ISCHIA (Napoli)
Ischia è un’isola del Mar Tirreno, posta all’estremità settentrionale del golfo di Napoli e a poca distanza dalle isole di Procida e Vivara. Appartiene al gruppo delle isole flegree.
Il rilievo più elevato è rappresentato dal monte Epomeo, alto 787 metri e situato nel centro dell’isola. Quest’ultimo non è un vulcano ma il risultato del sollevamento di rocce vulcaniche avvenuto negli ultimi 30.000 anni. L’attività vulcanica ad Ischia è stata generalmente caratterizzata da eruzioni non molto consistenti e a grande distanza di tempo.
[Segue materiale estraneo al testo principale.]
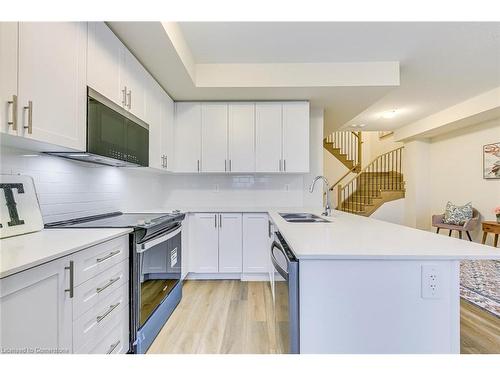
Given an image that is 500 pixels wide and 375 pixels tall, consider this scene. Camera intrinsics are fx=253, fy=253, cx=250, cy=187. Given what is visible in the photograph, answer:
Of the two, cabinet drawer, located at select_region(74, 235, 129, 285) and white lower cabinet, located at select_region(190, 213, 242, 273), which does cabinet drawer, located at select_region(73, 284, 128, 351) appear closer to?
cabinet drawer, located at select_region(74, 235, 129, 285)

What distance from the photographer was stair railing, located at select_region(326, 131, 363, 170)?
788 centimetres

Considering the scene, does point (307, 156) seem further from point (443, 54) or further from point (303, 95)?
point (443, 54)

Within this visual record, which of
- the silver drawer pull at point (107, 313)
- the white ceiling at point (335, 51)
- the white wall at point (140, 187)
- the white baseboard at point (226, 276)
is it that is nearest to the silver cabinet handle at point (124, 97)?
the white ceiling at point (335, 51)

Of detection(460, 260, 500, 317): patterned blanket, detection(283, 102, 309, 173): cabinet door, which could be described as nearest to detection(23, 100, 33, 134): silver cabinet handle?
detection(283, 102, 309, 173): cabinet door

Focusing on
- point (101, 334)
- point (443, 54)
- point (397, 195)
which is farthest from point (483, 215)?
point (101, 334)

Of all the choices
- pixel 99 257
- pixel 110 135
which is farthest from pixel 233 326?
pixel 110 135

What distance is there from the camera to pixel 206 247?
3.13 metres

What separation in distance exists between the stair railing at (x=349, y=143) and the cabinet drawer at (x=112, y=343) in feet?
24.4

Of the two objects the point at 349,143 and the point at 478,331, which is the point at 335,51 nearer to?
the point at 478,331

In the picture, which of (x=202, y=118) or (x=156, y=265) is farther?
(x=202, y=118)

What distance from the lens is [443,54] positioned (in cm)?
269

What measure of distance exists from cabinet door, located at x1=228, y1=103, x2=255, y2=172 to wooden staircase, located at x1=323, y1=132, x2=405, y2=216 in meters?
4.49
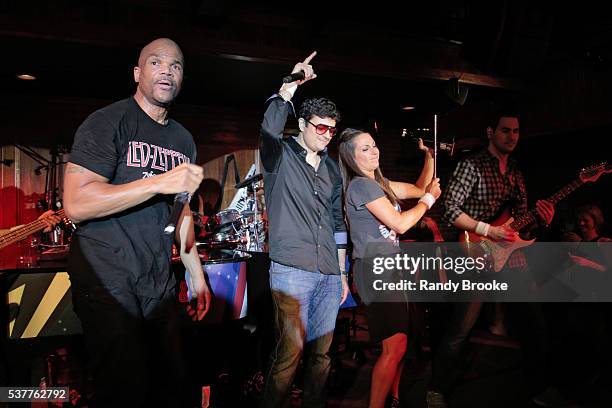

Dopo le eruzioni in epoca greca e romana, l’ultima è avvenuta nel 1301 nel settore orientale dell’isola con una breve colata (Arso) giunta fino al mare.
Storia
L’isola d’Ischia era abitata fin dal Neolitico, come dimostrano i vari reperti ritrovati ad esempio sulle alture di Punta Imperatore, nella frazione di Panza, nella zona S-O dell’isola.
Il ritrovamento fortuito di muri a secco, avvenuto nel 1989 a seguito di uno smottamento, in località Punta Chiarito,avvenuto sempre nella frazione di Panza, ha dato l’avvio tra il 1993 ed il 1995 ai lavori di scavo che hanno permesso il ritrovamento di una fattoria greca tenuta da agricoltori benestanti, come dimostra la buona fattura dei vasi che sono stati rinvenuti ed ha permesso di anticipare lo sbarco dei primi coloni greci di circa venti anni rispetto all’originaria ipotesi, cioè intorno al 790, 780 a.C. Inizialmente, si riteneva, infatti, che lo sbarco fosse avvenuto proprio a Monte Vico, oggi nel comune di Lacco Ameno, dove i coloni arrivati da Eretria e Chalkis nell’ VIII secolo a.C., avrebbero stabilito un emporio per il commercio con gli Etruschi della terraferma.
Grazie agli scavi del 1993, si è capito oggi che in realtà, i primi coloni si stabilirono a S-O dell’isola, sulle alture di Punta Chiarito,a Panza, frazione del comune di Forio. La baia di Sorgeto, che si trova ai piedi di Punta Chiarito, offre un riparo ideale per le navi, soprattutto dai venti di scirocco, un requisito importante per i Greci, nella scelta di un approdo. Tale requisito, infatti, non è presente nella zona di Monte Vico e costituiva per gli studiosi una non facilmente spiegabile anomalia.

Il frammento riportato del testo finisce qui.